***** INPUT FOR THIS TASK *****

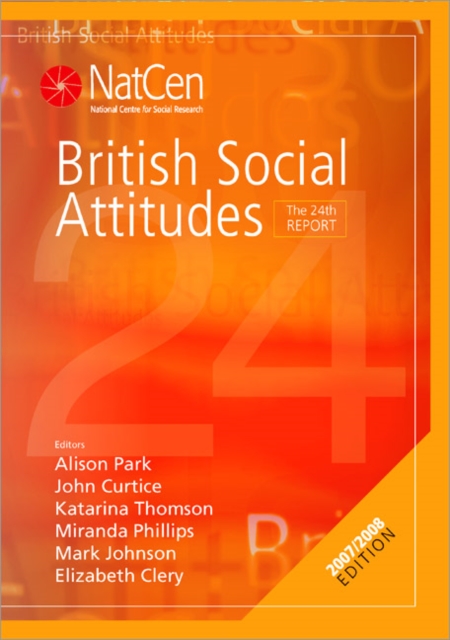 British Social Attitudes : The 24th Report, Hardback Book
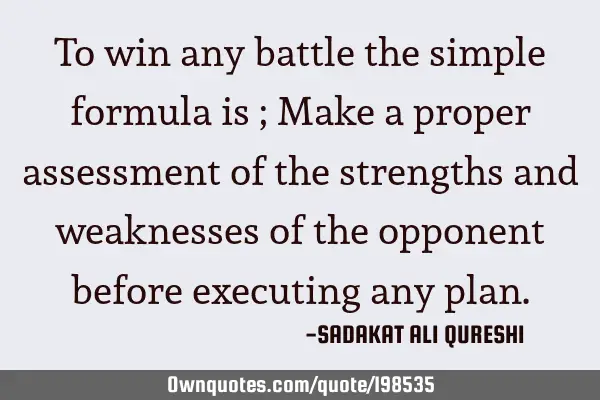 To win any battle the simple formula is ;
Make a proper assessment of the strengths and weaknesses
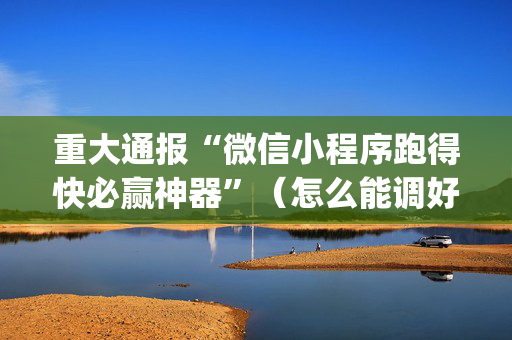 重大通报“微信小程序跑得快必赢神器”（怎么能调好牌)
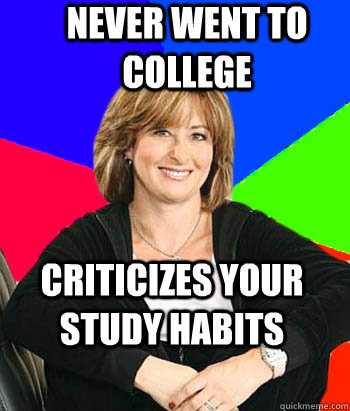 Never went to college Criticizes your study habits - Never went to college Criticizes your study habits  Sheltering Suburban Mom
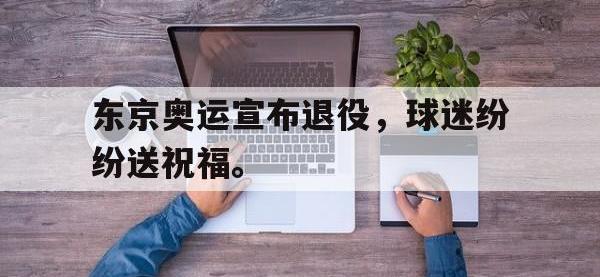 IM电竞游戏综合-东京奥运宣布退役，球迷纷纷送祝福。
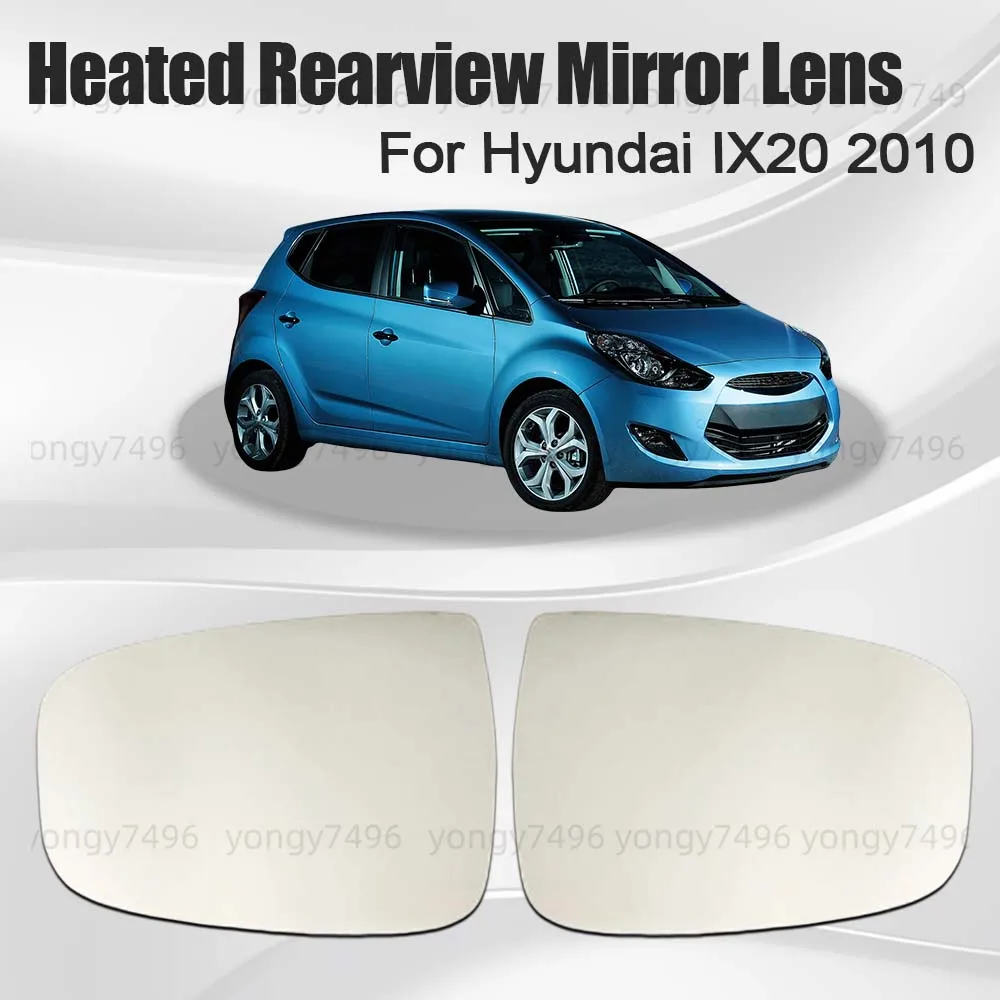 

Car Upgrade Car Wide Angle Heated Rearview Mirror Lens For Hyundai IX20 2010 Car Rearview Accessories Heat The Lenses Exterior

*****

Exclude the pictures and reproduce every entry exactly.

**SOLUTION TO THIS TASK**
 British Social Attitudes : The 24th Report, Hardback Book
 To win any battle the simple formula is ;
Make a proper assessment of the strengths and weaknesses
 重大通报“微信小程序跑得快必赢神器”（怎么能调好牌)
 Never went to college Criticizes your study habits - Never went to college Criticizes your study habits  Sheltering Suburban Mom
 IM电竞游戏综合-东京奥运宣布退役，球迷纷纷送祝福。

Car Upgrade Car Wide Angle Heated Rearview Mirror Lens For Hyundai IX20 2010 Car Rearview Accessories Heat The Lenses Exterior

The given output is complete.